Problems:
1. According to the Chicago Tribune figures cited in the Red Summer passage, what was Chicago's black population in 1920?
2. How would you render this sentence from the Red Summer passage in Spanish: "The period would come to be known as Red Summer."
3. Proceed with the Red Summer passage, picking up right after its final sentence.

Excerpted text:
It was a stifling summer day in Chicago on July 27, 1919, with temperatures rising to 96°F — and tensions rising across the nation.
In the summer following the end of World War I, the American population was rapidly shifting. White immigrants from Europe were entering the country, leaving their impoverished homelands. Meanwhile, African Americans were fleeing the racism and poverty of the South for new opportunities in northern cities. For many, that meant Chicago. According to the Chicago Tribune, the city’s black population swelled from 44,000 in 1910 to 110,000 in 1920.
Those changes were the backdrop for “the largest outbreak of racial violence and domestic unrest” in the United States between the end of Reconstruction and the Civil Rights Era, says Peter Cole, a historian at Western Illinois University who is closely involved with new efforts to memorialize that period. Between April and November of 1919, white people in cities and towns across the country instigated race riots, attacking and often killing their black neighbors. The period would come to be known as Red Summer.
By the time the hottest weekend of the season came around, Chicago had already seen two dozen bombings of black residents, none of which was solved by the cops. So the city was already a powder keg of racial resentment when group of teenage boys decided that they wanted to go for a swim.
Eugene Williams, a black 17-year-old originally from Georgia, was among those boys. He and his friends had built a raft to play on in Lake Michigan. While most public accommodations in Chicago were not legally segregated, the beaches around Lake Michigan were the site of strong informal segregation. And as Williams and his friends swam and dove off their raft, they unknowingly drifted into the white section of the water.

[Records of questions about scenes]

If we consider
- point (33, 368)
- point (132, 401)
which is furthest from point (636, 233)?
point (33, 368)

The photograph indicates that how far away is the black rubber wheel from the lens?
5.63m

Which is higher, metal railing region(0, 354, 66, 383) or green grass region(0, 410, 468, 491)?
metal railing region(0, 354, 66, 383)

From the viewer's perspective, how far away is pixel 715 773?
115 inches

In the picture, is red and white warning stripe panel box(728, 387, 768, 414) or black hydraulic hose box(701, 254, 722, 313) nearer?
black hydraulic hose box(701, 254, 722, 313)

...

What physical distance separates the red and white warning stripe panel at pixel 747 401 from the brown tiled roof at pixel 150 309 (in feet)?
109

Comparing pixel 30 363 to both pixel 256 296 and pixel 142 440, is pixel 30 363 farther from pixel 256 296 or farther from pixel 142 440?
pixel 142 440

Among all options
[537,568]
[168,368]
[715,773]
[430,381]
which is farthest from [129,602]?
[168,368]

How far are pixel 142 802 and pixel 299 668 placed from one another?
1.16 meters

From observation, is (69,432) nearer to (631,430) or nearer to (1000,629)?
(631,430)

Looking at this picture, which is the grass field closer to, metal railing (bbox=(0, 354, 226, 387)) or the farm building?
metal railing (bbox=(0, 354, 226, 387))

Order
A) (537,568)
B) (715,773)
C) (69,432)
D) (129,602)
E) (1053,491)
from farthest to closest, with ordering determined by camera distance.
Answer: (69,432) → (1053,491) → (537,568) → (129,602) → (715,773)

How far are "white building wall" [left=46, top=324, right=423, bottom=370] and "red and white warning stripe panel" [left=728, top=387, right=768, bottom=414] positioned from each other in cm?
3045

Task-by-task results:
1. 110,000

2. El período llegaría a conocerse como el Verano Rojo.

3.
Contemporary reports from the Chicago Evening Post state that white people in the water and on the beach grew agitated when they saw black teenagers in “their” section of the lake. A 24-year-old white man named George Stauber began throwing rocks at the boys. It is unclear exactly what happened next — some witnesses saw Williams get hit by the rocks and fall into the water; others say he ducked under to avoid getting hit. But accounts agree that Williams drowned in Lake Michigan as a result of Stauber’s racist harassment.
According to John Turner Harris, a friend of Williams who was interviewed decades later by historian William M. Tuttle, when it became clear that Williams was dead, a black police officer attempted to arrest Stauber. A white cop intervened and did not allow the arrest. An argument broke out between the two officers and Williams’ friends ran to notify other African Americans. According to contemporary reports by the Chicago Commission on Race Relations, a thousand black Chicagoans gathered following the news of the drowning. An altercation between that group and the police resulted in the death of James Crawford, a black man.
Emotions remained elevated for the rest of the day, eventually escalating into violence.
“Irish-American gangs of young men in so-called athletic clubs were the initial cause of the riots,” said Cole. The night after Williams’ death, Irish Americans crossed over from their neighborhood, Bridgeport, into the African-American neighborhoods of Chicago’s south side. “They invaded the neighboring black areas and started attacking,” says Cole.
For the next week, battles raged in Chicago. The death toll of the riots was 38 people. Additionally, over 500 people, most of whom were black, were injured and over a thousand people were left homeless. As the violence wore on, the Illinois Reserve Militia was called in to ease the riots. On July 31, the day after the militia entered the city, the violence eased but destruction continued, with arson destroying dozens of homes. The militia remained in Chicago until August 8. It was “the deadliest incidence of racial violence ever” in Chicago, says Cole.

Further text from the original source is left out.